The analysis of salary data by the University and College Union shows that the pay gap is largest for black academics, who earned £7,000 less than white colleagues on average in 2017-18, a 14 per cent difference.

For Asian academics, the pay gap with white colleagues is similar to all BME staff at 9 per cent, although Asian professors and senior academics earn more than their white counterparts on average. 

As well as the data on pay, the UCU figures, which come from an analysis of Higher Education Statistics Agency data, also show how BME staff are less likely to hold senior roles.

For instance, just one in every 33 black academics is a professor compared with one in nine white academics. Overall, 84 per cent of academic staff are white, but 93 per cent of professors are white, as are 91 per cent of academic-related managers, according to the UCU.

Part of the reason for the gaps in average pay between BME academics and white members of staff may be caused by the fact that there are relatively fewer ethnic minorities in senior positions.

However, an analysis by the University and Colleges Employers Association last year that compared pay for academics who had similar age, experience and institutional background still found a pay gap between black and white academics of 13.3 per cent for men and 11.9 per cent for women.

The UCU analysis comes amid a ballot for strike action over pay and conditions following a national claim from the union that includes a call for action over closing gender and ethnic pay gaps.

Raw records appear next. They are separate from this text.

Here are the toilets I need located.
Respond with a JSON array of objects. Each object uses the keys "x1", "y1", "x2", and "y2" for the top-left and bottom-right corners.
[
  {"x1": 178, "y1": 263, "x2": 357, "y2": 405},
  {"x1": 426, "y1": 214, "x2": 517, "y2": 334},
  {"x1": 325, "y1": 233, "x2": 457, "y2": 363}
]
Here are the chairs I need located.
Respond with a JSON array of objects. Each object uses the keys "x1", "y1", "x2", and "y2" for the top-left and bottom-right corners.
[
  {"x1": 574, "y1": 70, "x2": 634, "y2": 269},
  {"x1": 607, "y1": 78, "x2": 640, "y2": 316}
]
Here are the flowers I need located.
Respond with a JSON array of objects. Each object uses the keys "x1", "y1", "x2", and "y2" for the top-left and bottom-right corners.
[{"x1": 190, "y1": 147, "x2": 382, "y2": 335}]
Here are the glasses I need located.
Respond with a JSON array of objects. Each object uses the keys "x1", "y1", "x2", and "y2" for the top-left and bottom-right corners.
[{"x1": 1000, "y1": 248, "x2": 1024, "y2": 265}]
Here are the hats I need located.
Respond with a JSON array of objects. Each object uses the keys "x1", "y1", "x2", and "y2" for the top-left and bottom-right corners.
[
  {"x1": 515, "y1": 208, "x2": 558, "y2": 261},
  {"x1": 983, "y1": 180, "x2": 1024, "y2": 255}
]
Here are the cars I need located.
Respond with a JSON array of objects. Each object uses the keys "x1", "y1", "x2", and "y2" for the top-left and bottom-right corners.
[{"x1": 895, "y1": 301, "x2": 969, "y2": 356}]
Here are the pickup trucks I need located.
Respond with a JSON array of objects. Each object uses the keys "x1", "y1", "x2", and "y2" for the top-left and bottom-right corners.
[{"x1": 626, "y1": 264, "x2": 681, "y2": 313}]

General secretary Jo Grady said the figures in its analysis “lift the lid on the extent of the race pay gaps in universities and the lack of representation of BME staff at the top level”.

“It is quite shocking that we are having to ballot our members to get universities to start seriously addressing the issue of unequal pay and progression in higher education,” she said.

“It is going to take systematic change and some difficult conversations if we are going to make any headway. Universities need to work with us to address the issue and recognise that they will need to transform their practices to implement real change for BME staff.”